Desde su fundación, el Estado Libre Irlandés se vio envuelto en una guerra civil entre los nacionalistas que apoyaban el tratado y los opositores que apoyaban a la república existente. El lado pro-tratado, organizado como Cumann na nGaedheal, salió victorioso del conflicto y ganó las elecciones posteriores. Formaron el gobierno del Estado hasta 1932, cuando entregaron pacíficamente el poder a la facción anti-Tratado en Fianna Fáil, quien los derrotó en unas elecciones. El Estado irlandés, a pesar de sus violentos comienzos, ha seguido siendo una democracia liberal durante toda su existencia. Los cambios en la década de 1930 eliminaron muchos de los vínculos con Reino Unido establecidos bajo el Tratado y la neutralidad de Irlanda en la Segunda Guerra Mundial demostró su independencia en asuntos de política exterior de Reino Unido.
En el ámbito económico, el Estado irlandés ha tenido un desempeño desigual. Tras la independencia, fue uno de los países más ricos de Europa por habitante.[1] Sin embargo, también heredó del dominio británico los problemas de desempleo, emigración, desarrollo geográfico desigual y falta de una base industrial nativa. Durante gran parte de su historia, el Estado luchó por rectificar estos problemas.
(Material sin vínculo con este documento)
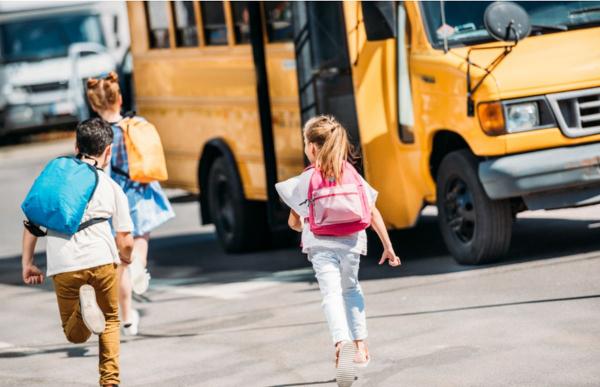 """CNA Trentino Alto Adige: """"Trasporto scolastico, si usino i mezzi delle piccole aziende. Il 90% di autobus e Van è fermo, tentiamo ogni soluzione per scongiurare la chiusura delle scuole"""""""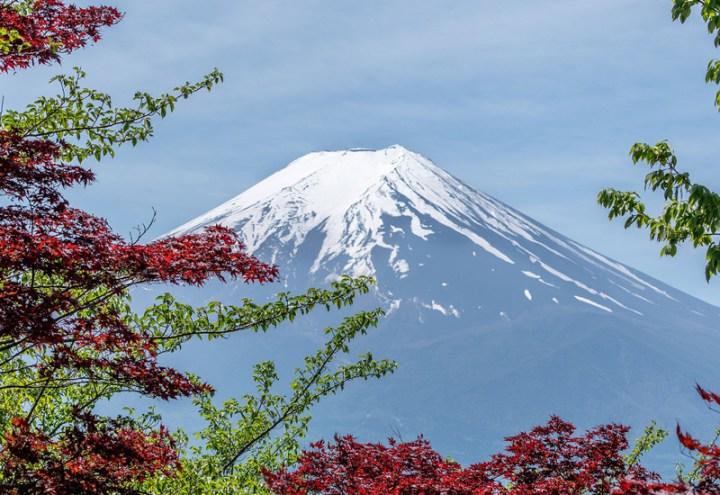 バライオ(baraio)は富士山の伏流水で蒸留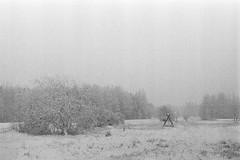 An Area Of Snow (rATRIJS) Tags: canon50mmf18ltm 50mm ltm canon model7 canonmodel7 ilfordhp5plus ilfordhp5 hp5 hp5plus ilford expiredfilm l39 m39 rangefinder standdevelopment rodinal compardr09 analog 35mm bw blackandwhite winter latvia latvija cold snow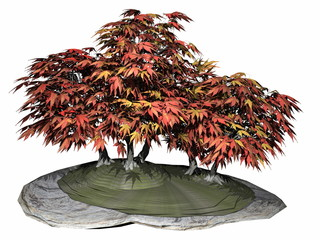 Japanese maple tree bonsai - 3D render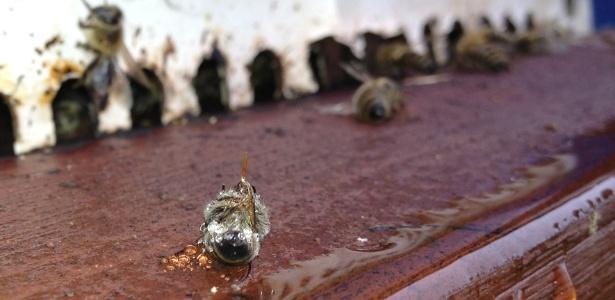 Abelhas mortas utilizadas em estudo; uso de inseticidas está ligado à redução das populações do inseto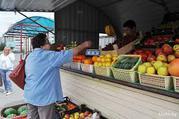 Продам лоток по продаже овощей и фруктов в минске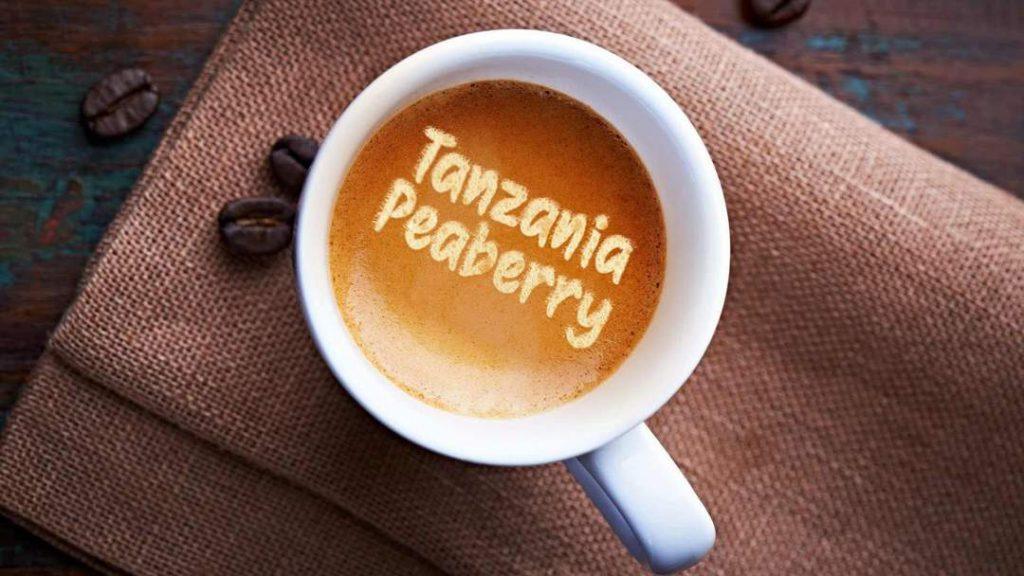 قهوه پی بری تانزانیا، از بهترین قهوه های جهان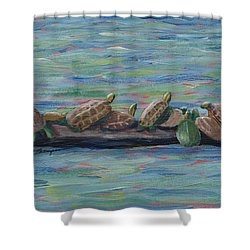 Eleven Turtles Shower Curtain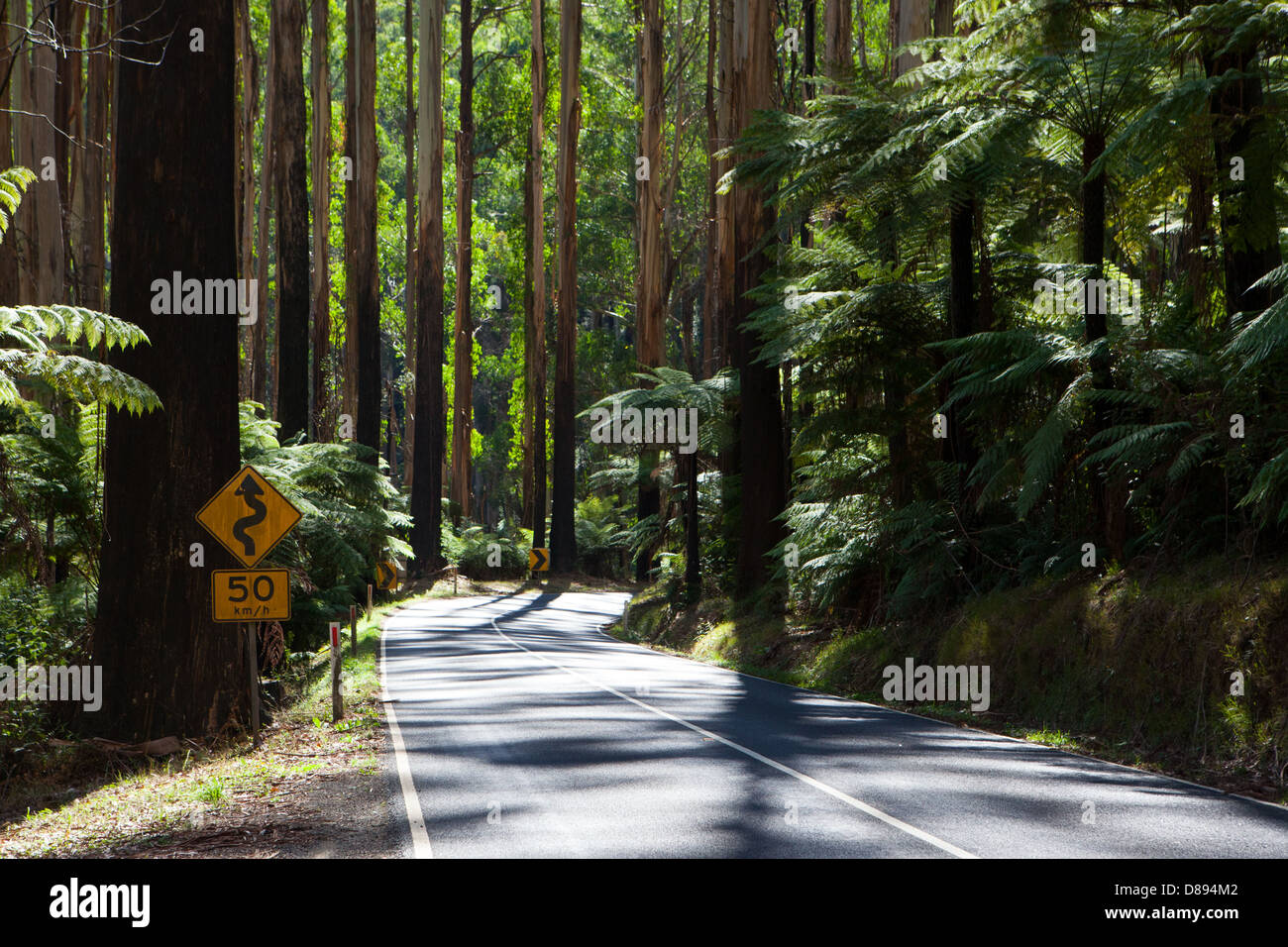 The Black Spur near Healesville, Victoria, Australia - Stock Image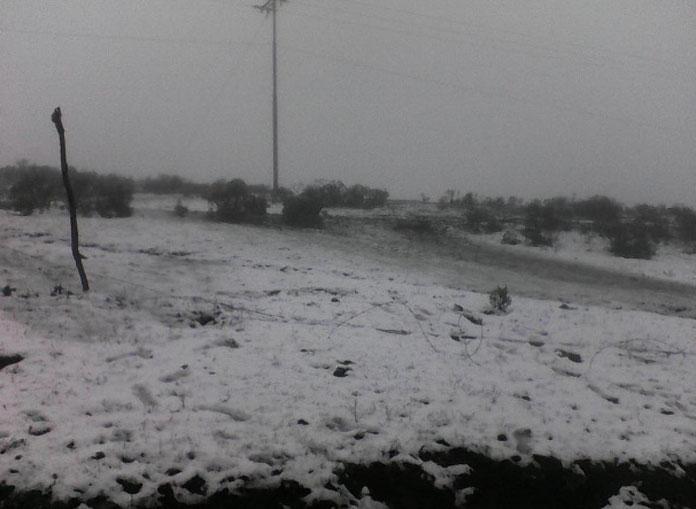 FOTOS Así nev&#24...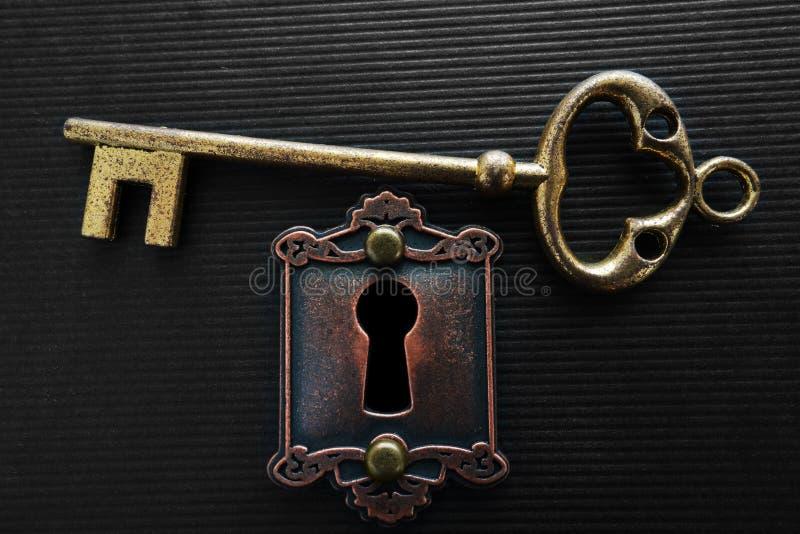 Guldtangent och lås royaltyfri bild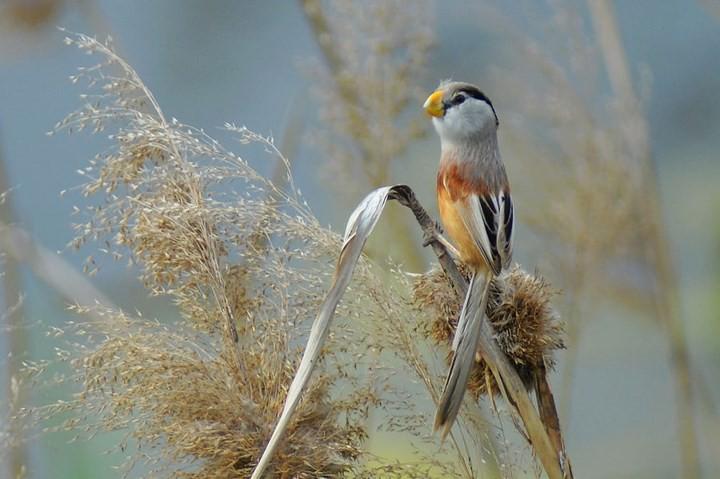 Những bức ảnh động vật đẹp mê hồn trên khắp thế giới - Ảnh 8.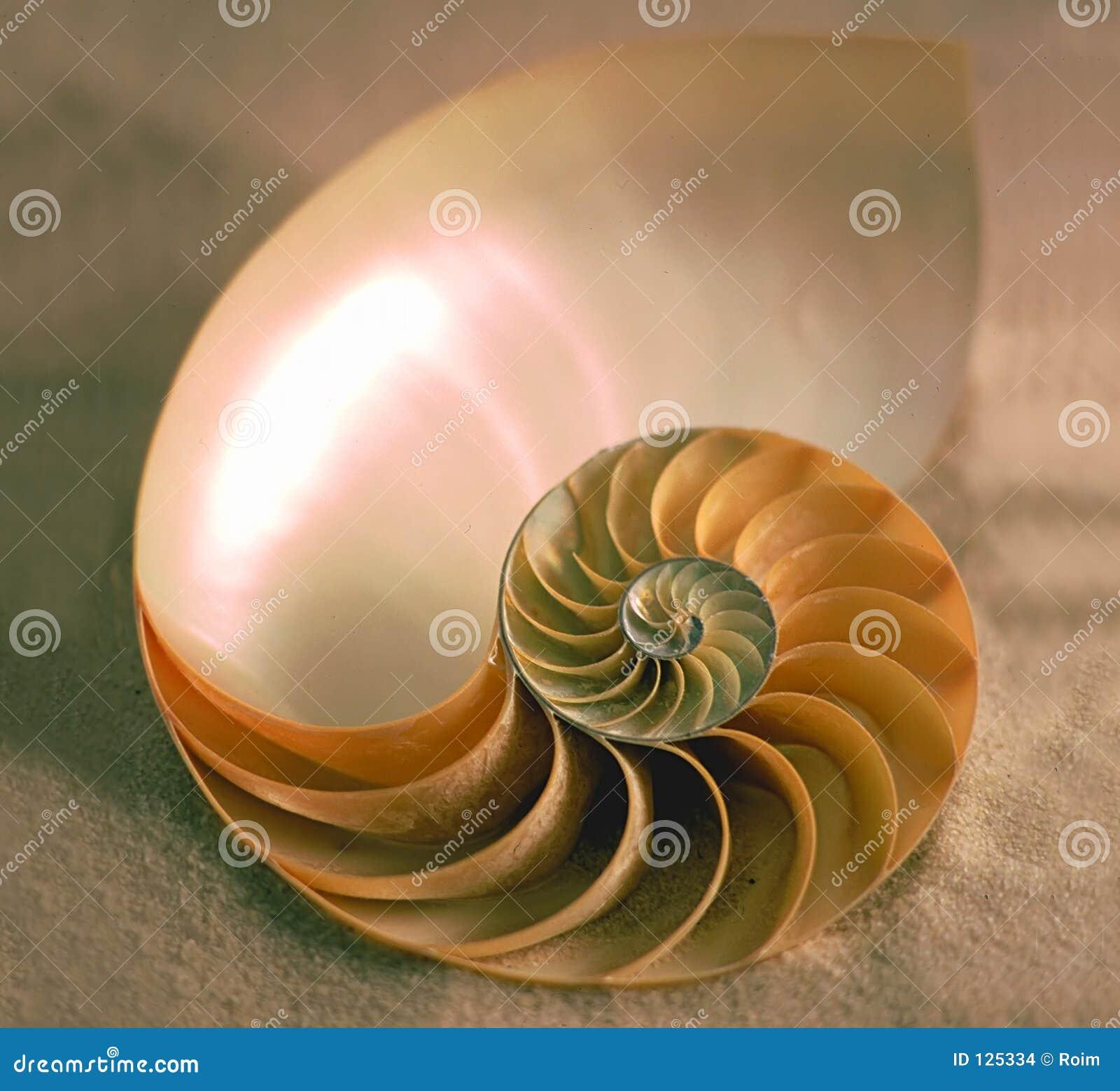 Binnen van Nautilus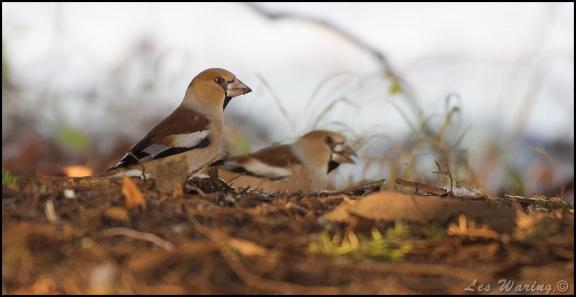 hawfinches-210117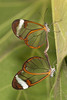"Pair of ""Glass Wing"" butterflies mating"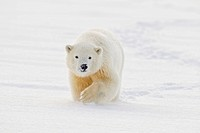 A yearling polar bear cub plays in the snow on the edge of the Beaufort Sea, in ANWR, Northern Alaska.
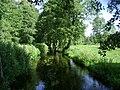 Poland. Gmina Jedwabno. Forests 016.JPG
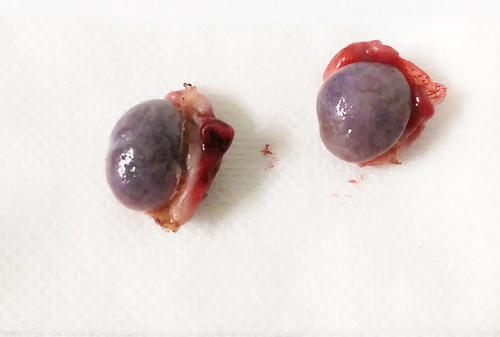 """laparoscopie 5 Kliniek voor dieren Woerden • <a style=""""font-size:0.8em;"""" href=""""http://www.flickr.com/photos/134263078@N08/18951916581/"""" target=""""_blank"""">View on Flickr</a>"""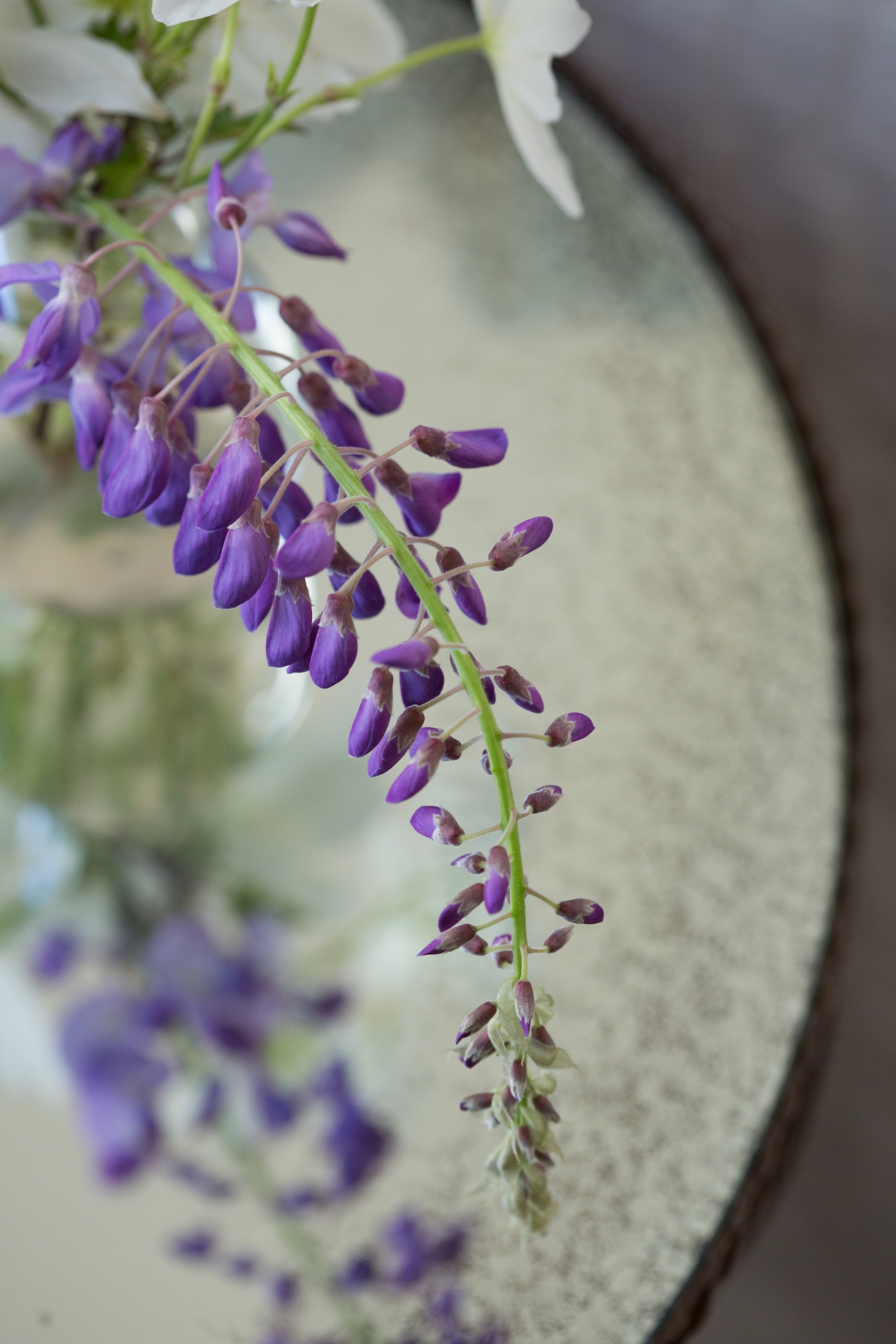 wisteria-mimi-giboin-064-1466x2199.jpg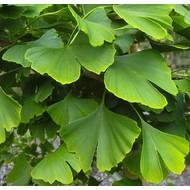 Blad / leaf Ginkgo biloba - Japanse notenboom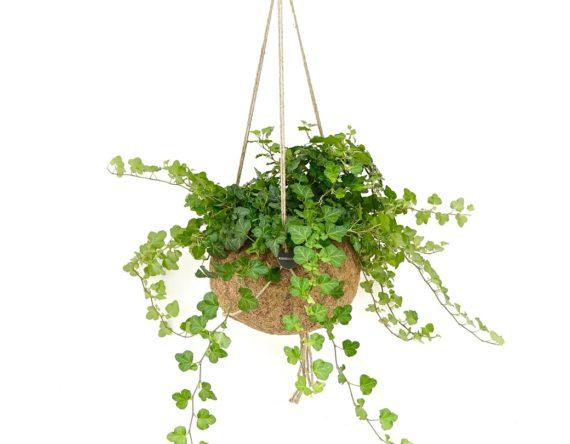 Hedera hangplant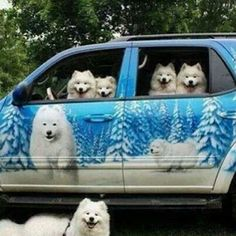 Samoyeds, that's cool.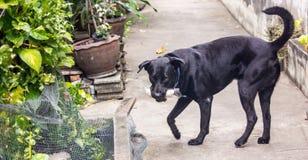 Le chien noir Images libres de droits
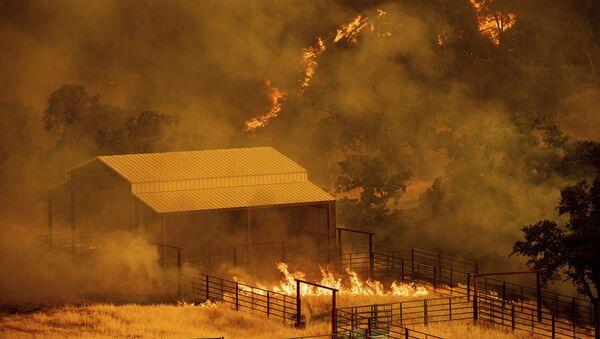 Pożary w Kaliforni - Sputnik Polska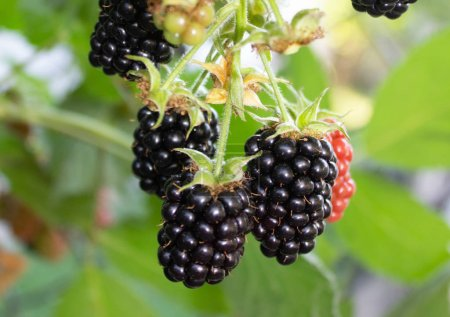 The blackberry is natura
Se registraron picos particulares de emigración durante las décadas de 1930, 1950 y 1980, cuando la economía irlandesa registró un escaso crecimiento.[1]
En la década de 1930, los gobiernos de Fianna Fáil intentaron crear industrias nacionales irlandesas utilizando subsidios y aranceles protectores. A fines de la década de 1950, estas políticas se abandonaron en favor del libre comercio con países seleccionados y el fomento de la inversión extranjera con impuestos bajos. Esto se amplió cuando Irlanda entró en la Comunidad Económica Europea en 1973.[2] En las décadas de 1990 y 2000, Irlanda experimentó un auge económico conocido como el Tigre Celta, en el que el PIB del país superó a muchos de sus vecinos europeos.[3] La inmigración también superó a la emigración, elevando la población del Estado a más de 4 millones.[4] Sin embargo, desde 2008, Irlanda ha experimentado una grave crisis en el sector bancario y con la deuda soberana. La recesión económica resultante ha profundizado el efecto de la recesión mundial en Irlanda.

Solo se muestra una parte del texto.